New Troopers Hit Mississippi RoadsBy Jeffrey Hess | Published 16 Dec 2011 05:41pm |
51 brand new Mississippi highway patrol troopers are about to begin patrolling Mississippi's roads early next year. MPB's Jeffrey Hess reports that the state's public safety commissioner believes the state still needs more troopers.
The new highway patrol troopers march and chant before their graduation last week.
More than 140 people started the training but only 51 graduated, among them is 29-year old Cindy Searcy who has been assigned to patrol Monroe County.
"Ever since I have been a little girl I have wanted to be a trooper. Knowing that if I save somebody's life, if I get a drunk off the road I might have saved somebody's life or slow a teenager down," Searcy said.
Searcy, and the other newly minted troopers, will officially begin work on January third.
The troopers are being deployed all over the state based on where there is the greatest need for more forces, says Highway patrol Colonel Donnelle Berry.
"Some of the counties where you have one or two troopers assigned you used to have six or seven trooper assigned. So we kind of allocate them on the basis of how short we are in a particular area. And basically the shortest part of the state was down south along the coast. So the majority of them went to the coast," Berry said.
With the additional troopers there are about 550 Mississippi highway patrol officers.
But Public Safety Commissioner Albert Santa Cruz believes the state could still use 100 additional troopers and plans to ask the legislature to fund another trooper school this year.
"This 51 is going to help us. Plus the 5 that we get out of the re-hire board, that is going to help us. But we are still over 100 troopers short right now.

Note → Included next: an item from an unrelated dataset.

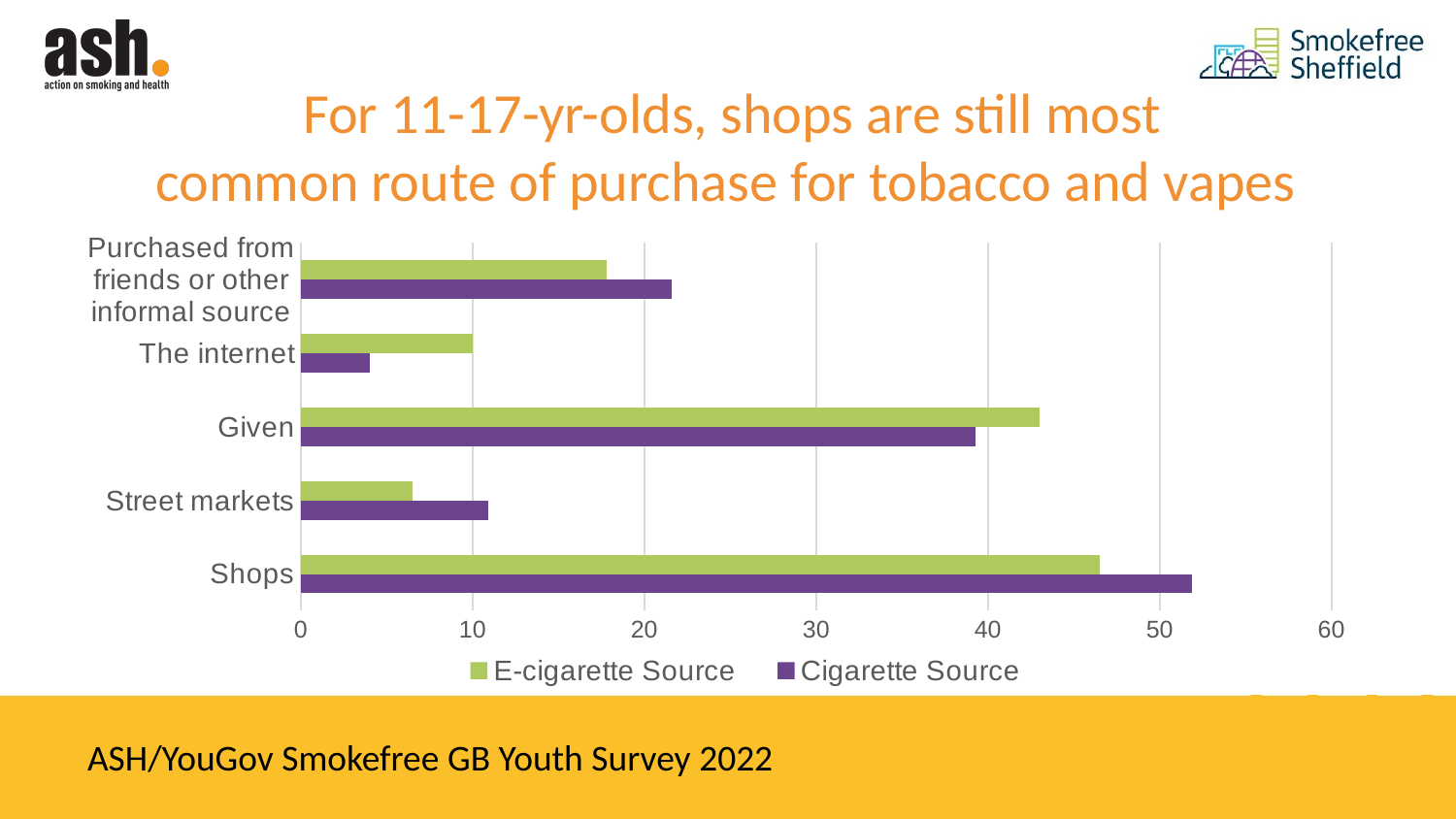
For Street markets, which series has the larger value, E-cigarette Source or Cigarette Source? Cigarette Source Which category has the highest value for the Cigarette Source series? Shops Is the E-cigarette Source value for Given greater or less than 40? greater For The internet, which series has the larger value, E-cigarette Source or Cigarette Source? E-cigarette Source Which series is shown in green in the legend? E-cigarette Source Which category has the lowest value for the Cigarette Source series? The internet Which category has the lowest value for the E-cigarette Source series? Street markets Is the Cigarette Source value for Shops greater or less than 50? greater What kind of chart is shown on the slide? Bar chart How many series does the legend list? 2 Which category has the highest value for the E-cigarette Source series? Shops How many purchase-source categories are shown on the chart? 5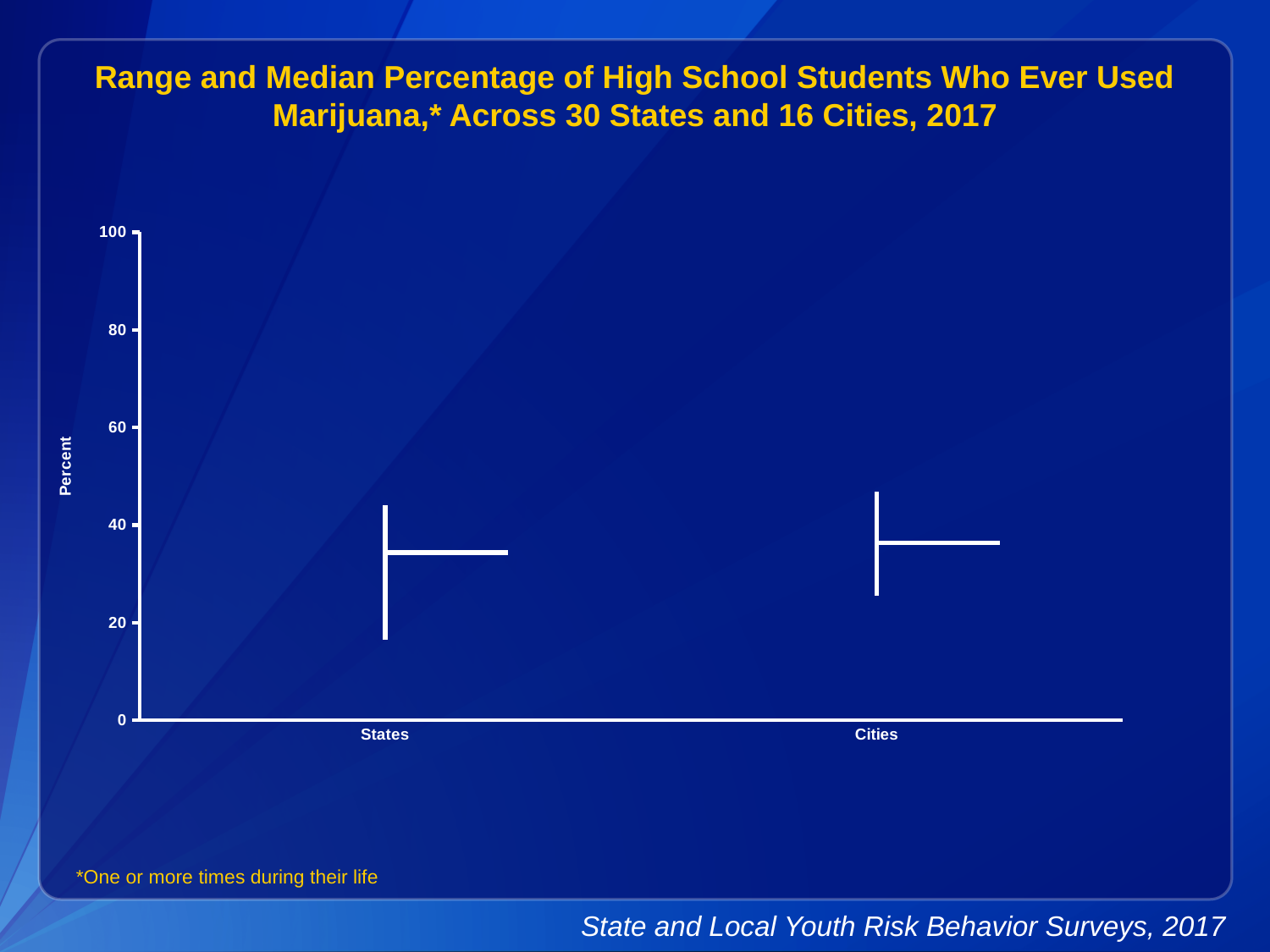
Which category has the lower bottom of its range, States or Cities? States Is the median value for Cities greater or less than 40? less What are the two categories shown on the x axis? States and Cities Is the highest value of the range for States greater or less than 40? greater Is the lowest value of the range for Cities greater or less than 20? greater What is the label of the vertical axis? Percent What is the highest value shown on the vertical axis? 100 How many categories are shown on the x axis of the chart? 2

And if the people we have that can retire did retire, we would be in a bind sure enough," Santa Cruz said.
However, the joint legislative budget committee has recommended a 20-percent budget cut to the state's highway patrol.
Even this trooper class was paid for by Governor Haley Barbour who used 7-million dollars of discretionary funds to run the school.
It is not clear if state legislators will approve the funds for another trooper school when the session starts in January.